Во второй бригаде ей перезапрягли лошадь, подмазали колеса. Она успокоилась немного и поехала быстрее, надеясь еще догнать подруг. Ей очень не хотелось явиться одной, обратить на себя внимание. Она догадывалась, какое значение имеет ее участие на слете. О ней уже говорили, писали в газетах как о лучшей льнотрепальщице-стахановке. Чего доброго, еще не начнут без нее, будут поджидать. Так бы хорошо приехать вместе со своими — с Надеждой Лобасовой, Серафимой Струмяновой, со всем звеном! Одна, без них она даже в своем мастерстве не была так уверена.

Подгоняя лошадь, Софья Мефодьевна вся внутренне готовилась к тому, что предстояло делать сегодня. Поискав рукой возле себя в телеге, она вдруг не нащупала трепашки. Переворошила сено под сиденьем, осмотрела все — трепашки не было, выпала где-то по дороге.

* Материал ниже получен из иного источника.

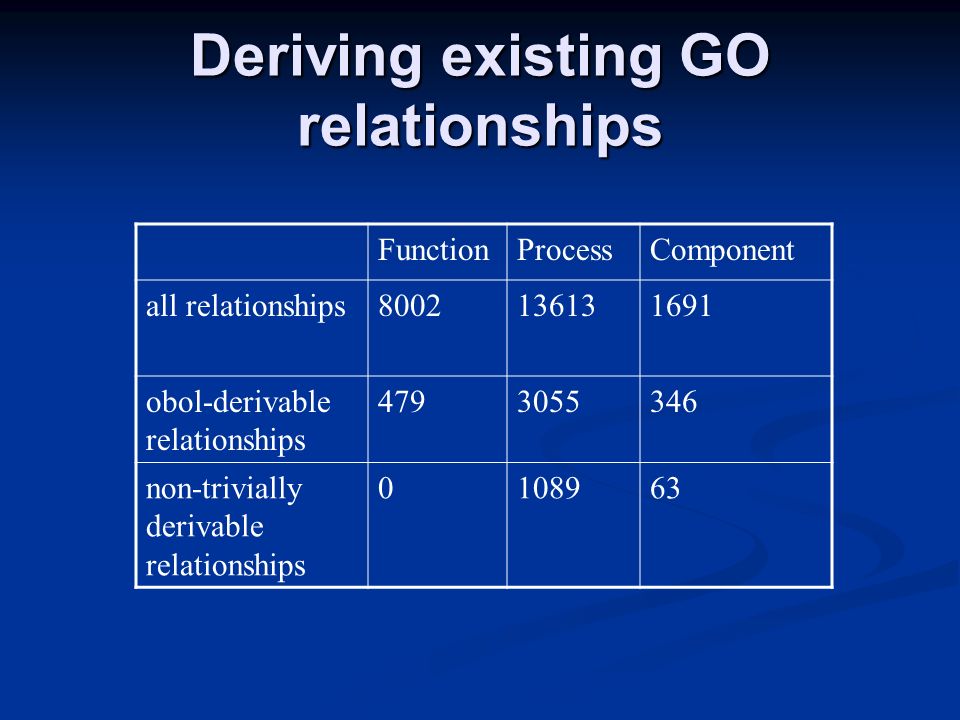 Deriving existing GO relationships

| | Function | Process | Component |
|---|---|---|---|
| all relationships | 8002 | 13613 | 1691 |
| obol-derivable relationships | 479 | 3055 | 346 |
| non-trivially derivable relationships | 0 | 1089 | 63 |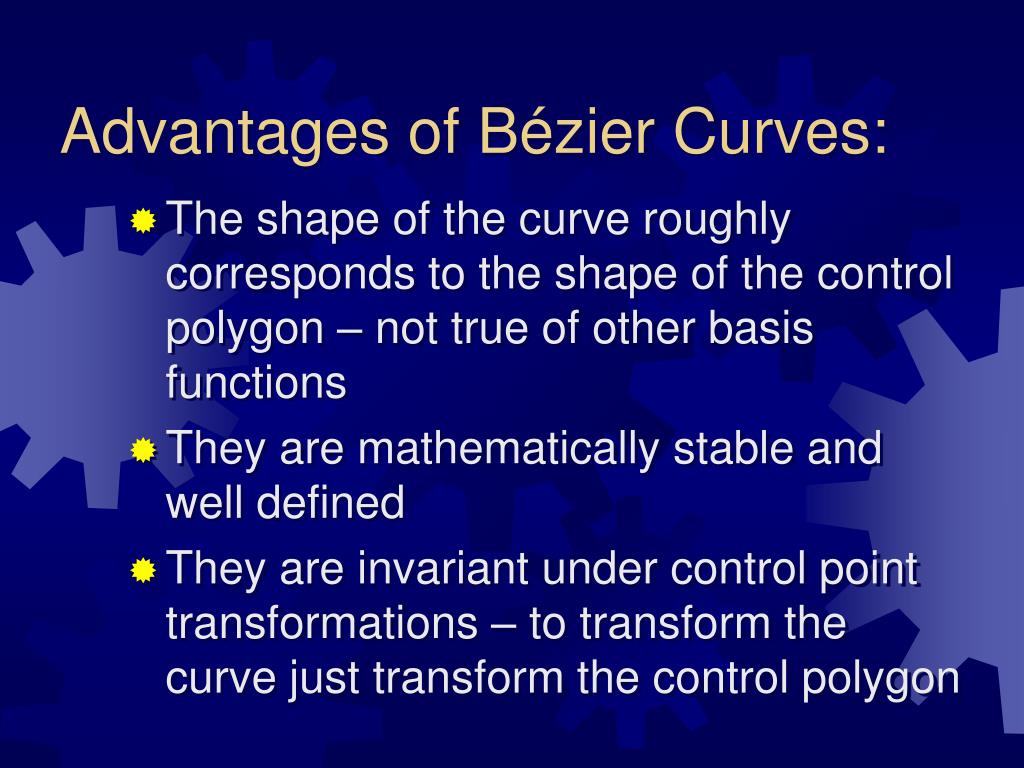 Advantages of Bézier Curves:

The shape of the curve roughly corresponds to the shape of the control polygon – not true of other basis functions

They are mathematically stable and well defined

They are invariant under control point transformations – to transform the curve just transform the control polygon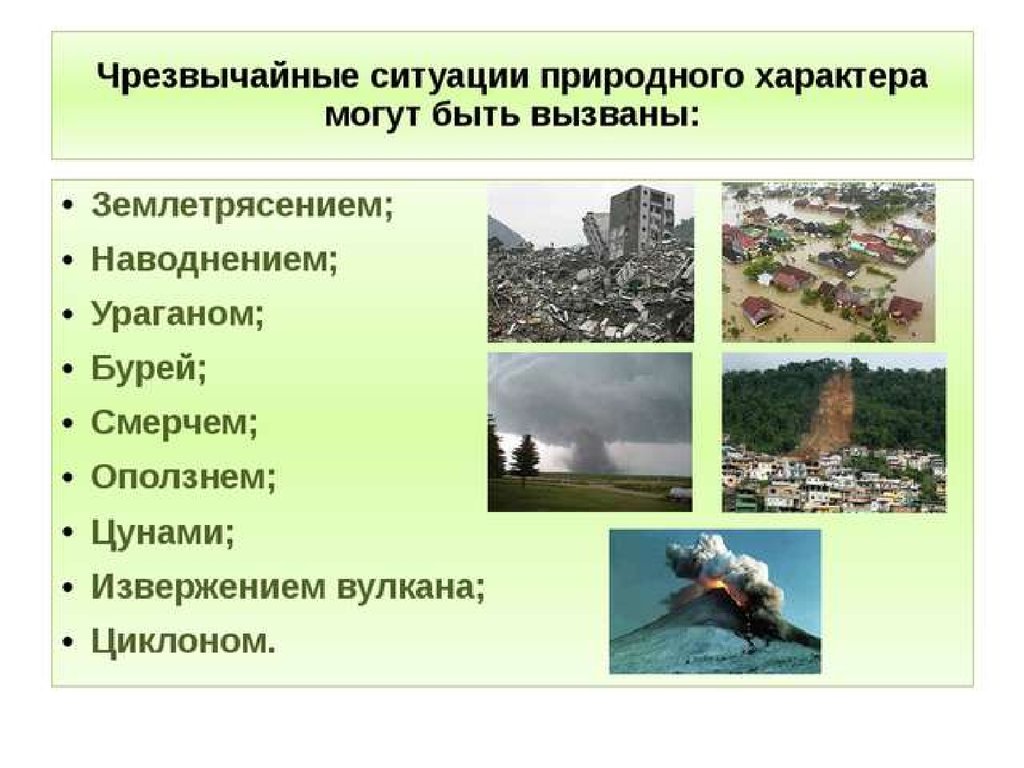 Чрезвычайные ситуации природного характера могут быть вызваны:

• Землетрясением;
• Наводнением;
• Ураганом;
• Бурей;
• Смерчем;
• Оползнем;
• Цунами;
• Извержением вулкана;
• Циклоном.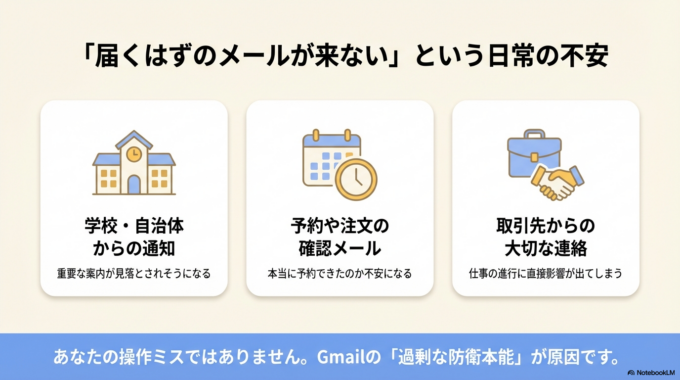 「届くはずのメールが来ない」という日常の不安

学校・自治体からの通知

重要な案内が見落とされそうになる

予約や注文の確認メール

本当に予約できたのか不安になる

取引先からの大切な連絡

仕事の進行に直接影響が出てしまう

あなたの操作ミスではありません。Gmailの「過剰な防衛本能」が原因です。

NotebookLM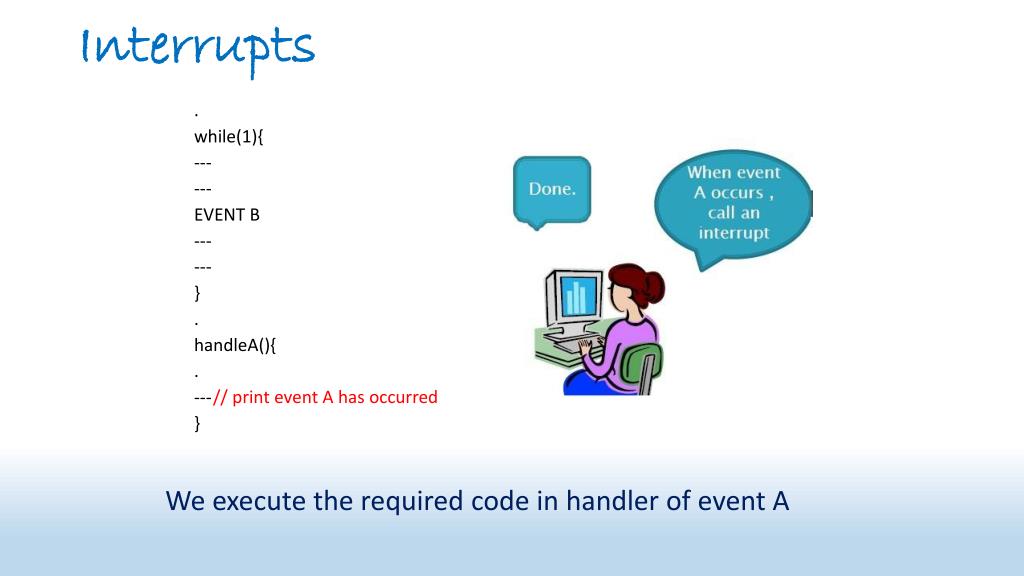 Interrupts

.
while(1){
---
---
EVENT B
---
---
}
.
handleA(){
.
---// print event A has occurred
}

Done.

When event A occurs , call an interrupt

We execute the required code in handler of event A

Искать было бесполезно, возвращаться поздно. Она не знала, что и делать. Ехать без своей трепашки означало для нее полную неудачу. Не ехать было невозможно. Потерю трепашки могли понять как нехитрый предлог, чтобы уклониться от участия в пробной, показательной работе.

Туда съедутся много женщин, перед которыми она, Софья Лобасова, на районном слете, впервые в жизни выступая с трибуны, заявила, что можно натрепывать свыше двадцати килограммов волокна, что вот она, Лобасова, берется выработать двадцать два килограмма.

«Ага, хвастаться только», — скажут они, и все поймут, что Лобасова только хвасталась, выскочить хотела, «обскакать всех»…

Нет, лучше она будет голой ладонью трепать, чем позволит кому-нибудь так говорить о себе. В том, что касалось ее работы, эта маленькая и сухонькая, как пчелка, терпеливая, молчаливая и уступчивая женщина ни терпеть, ни молчать, ни уступать не хотела.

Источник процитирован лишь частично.